When I was working on my first marketing job for the second year, I had a long period of low performance. I lost interest in my work and didn't feel like I was doing something exciting. My manager tried everything. Unfortunately, one of those things was micromanaging.
He was always giving me directions, helping me track my progress and encouraging me to do more. He had best intentions at heart.
People don't like to be micromanaged. They tend to think that only they know what must be done to achieve their goals. For a manager to go in and say "you should do things differently," is often met with hostility and demotivation. However, each manager knows that from time-to-time they must take the reigns and push people in another direction. How do you do this without employees understanding what is going on?
Subtle observance with weekly reporting.
The first thing you need to do is make sure you have a way of monitoring employees work without disrupting their workflow. The best way to do that is to use a subtle weekly reporting system like PPP – Plans, Progress, Problems.
'Weekly status reporting consists of 3 different questions or categories:
- Plans. What are you planning? (Future)
- Progress. What have you done? (Past)
- Problems. What problems are you facing? (Present)
Each week employees answer these questions (without writing long essays) and a manager can get a overview of what's going on.
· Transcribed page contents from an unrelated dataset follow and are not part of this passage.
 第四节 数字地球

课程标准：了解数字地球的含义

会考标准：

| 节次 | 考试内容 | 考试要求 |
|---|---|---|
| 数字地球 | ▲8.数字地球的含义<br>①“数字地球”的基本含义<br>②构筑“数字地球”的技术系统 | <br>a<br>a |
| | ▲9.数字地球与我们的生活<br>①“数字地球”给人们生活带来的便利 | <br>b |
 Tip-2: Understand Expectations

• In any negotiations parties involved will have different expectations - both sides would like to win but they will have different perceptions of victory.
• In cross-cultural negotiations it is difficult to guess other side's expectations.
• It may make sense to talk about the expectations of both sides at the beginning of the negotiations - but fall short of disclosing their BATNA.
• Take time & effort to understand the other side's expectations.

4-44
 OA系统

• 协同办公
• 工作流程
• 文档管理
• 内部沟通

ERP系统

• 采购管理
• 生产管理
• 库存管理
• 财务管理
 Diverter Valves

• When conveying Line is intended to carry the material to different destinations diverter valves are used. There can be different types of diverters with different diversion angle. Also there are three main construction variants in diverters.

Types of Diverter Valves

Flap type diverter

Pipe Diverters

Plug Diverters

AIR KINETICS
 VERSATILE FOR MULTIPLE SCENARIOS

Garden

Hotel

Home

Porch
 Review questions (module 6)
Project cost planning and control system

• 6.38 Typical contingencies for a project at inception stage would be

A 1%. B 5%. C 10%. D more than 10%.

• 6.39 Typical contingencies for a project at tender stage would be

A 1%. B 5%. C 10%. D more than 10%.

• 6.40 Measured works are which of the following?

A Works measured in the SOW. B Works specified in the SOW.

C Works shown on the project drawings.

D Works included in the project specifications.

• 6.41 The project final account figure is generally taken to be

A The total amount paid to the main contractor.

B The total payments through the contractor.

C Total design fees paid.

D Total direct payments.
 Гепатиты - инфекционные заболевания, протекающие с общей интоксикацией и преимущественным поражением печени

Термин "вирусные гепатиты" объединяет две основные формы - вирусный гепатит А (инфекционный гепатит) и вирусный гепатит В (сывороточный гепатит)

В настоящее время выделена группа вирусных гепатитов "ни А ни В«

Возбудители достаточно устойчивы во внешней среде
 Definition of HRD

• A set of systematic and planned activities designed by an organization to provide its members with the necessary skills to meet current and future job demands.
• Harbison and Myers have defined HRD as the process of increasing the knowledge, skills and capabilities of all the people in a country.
As Cleve Gibbon aptly put it, PPP is "rich in stuff, low in fluff". His opinion is shared by the likes of Emi Gal (CEO of Brainient) and Colin Nederkoorn (CEO of Customer.io), both of whom use PPP to organize and streamline their respective enterprises.
Things to avoid when you manage employees.
People who feel that they are micro- or mismanaged will suffer loss of motivation, trust and thanks to that, productivity.
So, you need to be sneaky about it. The last thing you want to do with a problem employee is making things worse. As this, in my experience, usually ends with them resigning and you looking for the next employee you need to train from the start.
When my manager first tried to micromanage me, it had an opposite effect on me. It increased my stress and made me want to give up even more.
In the end what did the trick for me, was taking some time off and my manager letting me work this out myself. Or so I thought. A few years later I found out that this was his strategy when hard management didn't work. And the PPP weekly reporting system we implemented helped him to always know where I was with my work.
If you want to try out weekly reporting yourself, you can do it easily in some cloud-based excel system like Google Drive. Or you can go straight for a simple a reporting software. Either way, you'll see the improvement in your team's work soon.